In this document, I built my network to add to my website. It is a modified version of this tutorial by Matti Vuorre.
You will need the packages to be installed (though not all used) and the data to be downloaded in the same folder as this script. Pay attention to where it says IMPORTANT.
You also need to install psyarxivr
as not on CRAN yet -
but it might be by time this document is bouncing around the interwebs.
Use: pak::pkg_install("mvuorre/psyarxivr")
.
The corresponding .rmd can be downloaded here.

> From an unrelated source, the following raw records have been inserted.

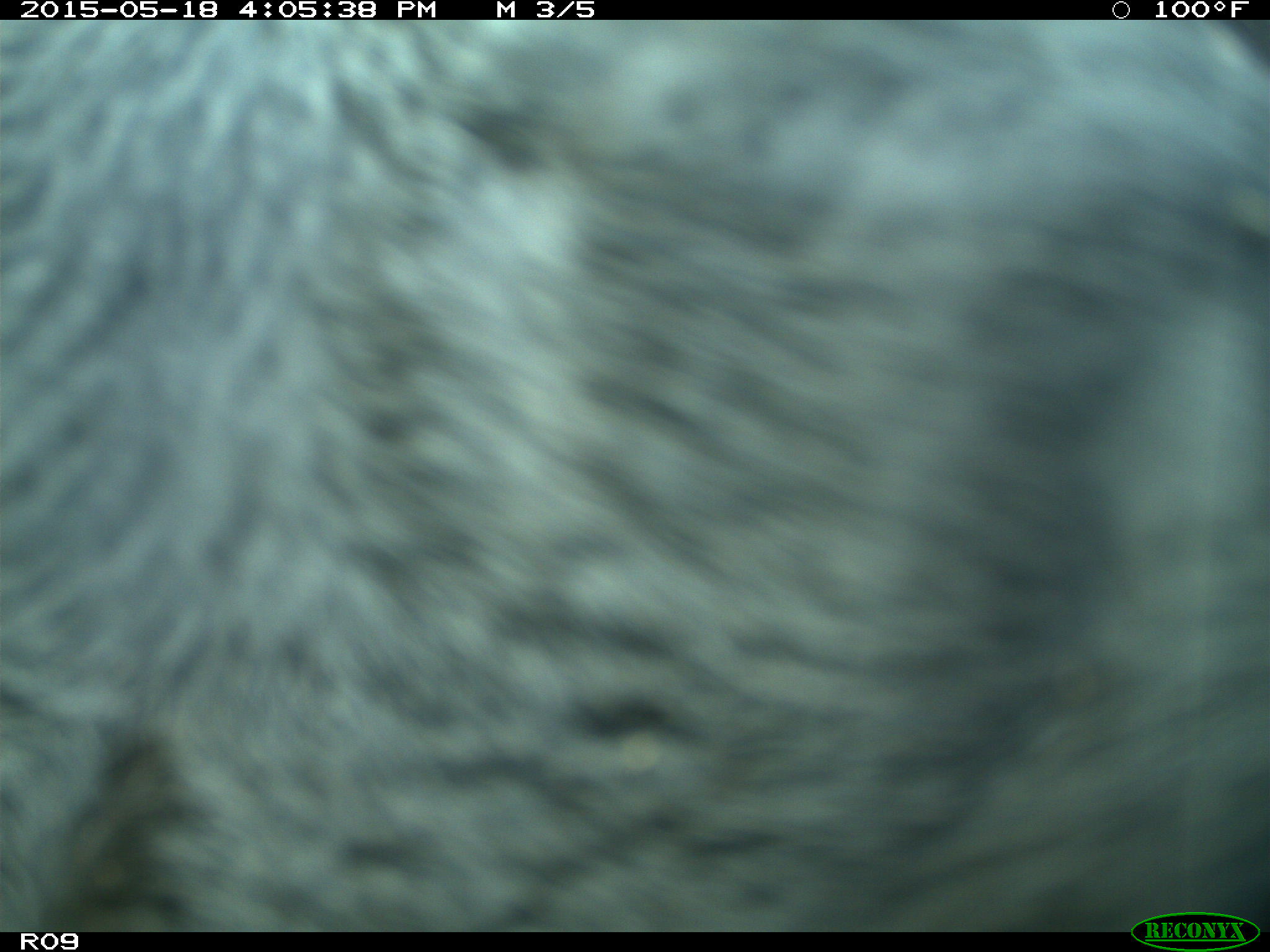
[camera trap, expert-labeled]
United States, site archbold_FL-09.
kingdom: Animalia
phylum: Chordata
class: Mammalia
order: Artiodactyla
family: Bovidae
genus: Bos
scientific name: Bos taurus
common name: domestic cow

With hindsight should have been PsyArxiv in the title.
## ── Attaching core tidyverse packages ──────────────────────── tidyverse 2.0.0 ──
## ✔ dplyr 1.1.4 ✔ readr 2.1.5
## ✔ forcats 1.0.0 ✔ stringr 1.5.1
## ✔ ggplot2 3.5.2 ✔ tibble 3.3.0
## ✔ lubridate 1.9.4 ✔ tidyr 1.3.1
## ✔ purrr 1.1.0
## ── Conflicts ────────────────────────────────────────── tidyverse_conflicts() ──
## ✖ dplyr::filter() masks stats::filter()
## ✖ dplyr::lag() masks stats::lag()
## ℹ Use the conflicted package (<http://conflicted.r-lib.org/>) to force all conflicts to become errors
##
## Attaching package: 'jsonlite'
##
## The following object is masked from 'package:purrr':
##
## flatten
library(psyarxivr)
library(ggthemes)
library(ggrepel)
library(wesanderson)
library(ggsci)
library(RColorBrewer)
library(scales)
##
## Attaching package: 'scales'
##
## The following object is masked from 'package:purrr':
##
## discard
##
## The following object is masked from 'package:readr':
##
## col_factor
## Loading required package: showtextdb
## Loading required package: tinylabels
##
## Attaching package: 'tidygraph'
##
## The following object is masked from 'package:stats':
##
## filter
IMPORTANT: This code will not run if you don’t have the appropriate font installed
Ensure you have Roboto installed and available.
On Mac add them to your fontbooks and make sure they are available to R.
Some information here:
https://www.listendata.com/2019/06/create-infographics-with-r.html https://stackoverflow.com/questions/49482512/waffle-font-family-not-found-in-windows-font-database https://community.rstudio.com/t/problem-with-fonts-in-mac/119124/4 No warnings, no messages are displayed here. This might take some time.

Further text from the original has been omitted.